This is why I used to love 7 card stud. I could calculate those odds. Three of your suit out on third? Don’t go for it. Count as you go. Know the odds to each street. Know if the your opponent can likely hit his flush draw. Know if your full house is bigger than his full house. I raised a player to his last $5 chip because I had that information. Then he still got mad and rude. I thought I was being nice letting him keep that chip.
Curious, Is there a place on this site where I can find a list of statistics similar to ones stated above?
Hi, Mark —
A complete set of poker odds will be included soon. They already exist at the previous Poker1 site and will be transferred here to the new Poker1 prior to our official opening.
Thanks for making your first comment and joining our Poker1 family.
Please tweet when they are posted. thanks!
Andy Bloch is about as “wizardly” as one can get, mathematically speaking and yet I’ve played with him and watched him make some moves that made perfect mathematical sense, but were just wrong for the situation and timing. That said, never doubt that a math “wizard” knows exactly how many outs he has, what the odds are of hitting his hand and exactly what your bet sizing means. My experience is that the only safe place at a table with Andy Bloch is immediately to his left. That tends to negate his mathematical superiority and sort of level the playing field. I've also learned not to listen to Mike or Andy at the table. They will dazzle you with their mathematical acumem and talk you right into doing something that you later recognize was stupid. Just saying.
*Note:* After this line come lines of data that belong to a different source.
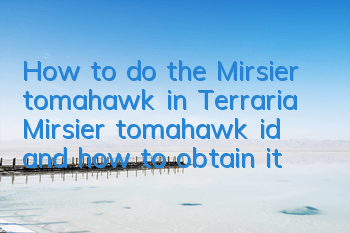 How to do the Mirsier tomahawk in Terraria? Mirsier tomahawk id and how to obtain it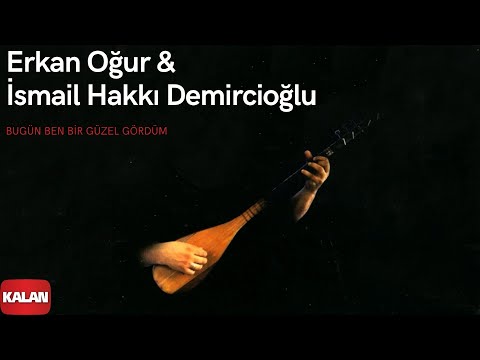 Erkan Oğur & İsmail Hakkı Demircioğlu - Bugün Ben Bir Güzel Gördüm [ © 1996 Kalan Müzik ]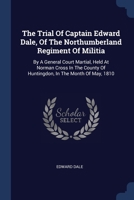 The Trial Of Captain Edward Dale, Of The Northumberland Regiment Of Militia: By A General Court Martial, Held At Norman Cross In The County Of Hunting 1377043649 Book Cover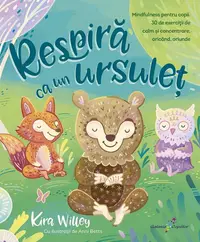 Respiră ca un ursuleț - Paperback brosat - Kira Willey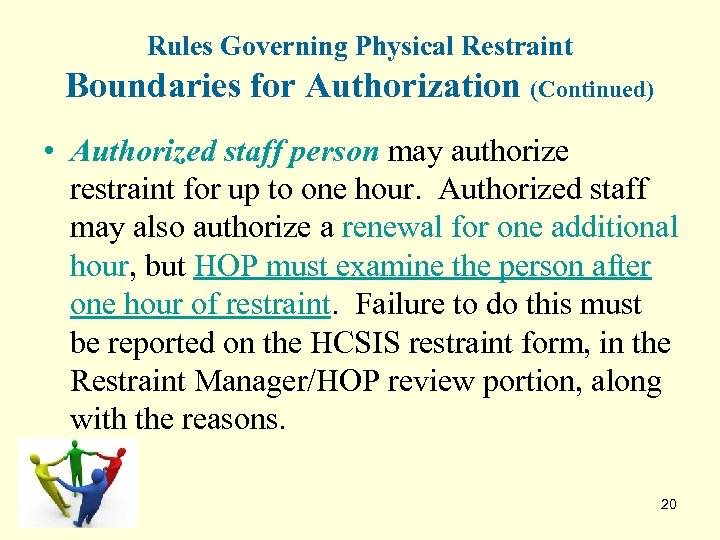 Rules Governing Physical Restraint Boundaries for Authorization (Continued) • Authorized staff person may authorize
Thats one thing I seem to get in trouble over and destroys my chip stack. Following math in poker just doesnt work for me at all I love it but it dont work for me. Which there is something else that makes no sense to me what so ever. A straight is less value then a flush. But flushs seem so much easier to hit then a straight. Maybe its the software they use ( I dont play much live). I tryed figuring out this problem I had one day and from what I could tell mathematically it seems right. But heres the problem playing suited connecters more often so results may vary. Then there are different types of games but from what I have seen that doesnt make a difference in hand rankings. So im assuming the hand range I play is giving me more flushs I guess I could be getting the cards in your words clumpy, but it has to be my hand range doing this, but this is just something im working on right now and it absolutely makes no sense to me right now.
Hi, David —
You're right. When using a standard 52-card deck, it's easier to connect drawing one card to a flush than one card to an open-end straight. Nine cards can complete the flush; only eight cards can complete the straight.
However, four-card flush draws are less common than four-card open-end straight draws. And getting a flush on the first five cards is rarer than getting a straight on the first five cards. That latter rarity — defining a pat hand in draw poker, without requiring a draw — is the basis for the rankings.
So poker math can be learned, but is there a way to learn what you name as "feeling for the game"? Without having to play all my life, of course.
I think math wizard would succeed at the table, where the other players were making decisions based primarily on mathematics behind poker. However, I’ve never seen such a nerdy table…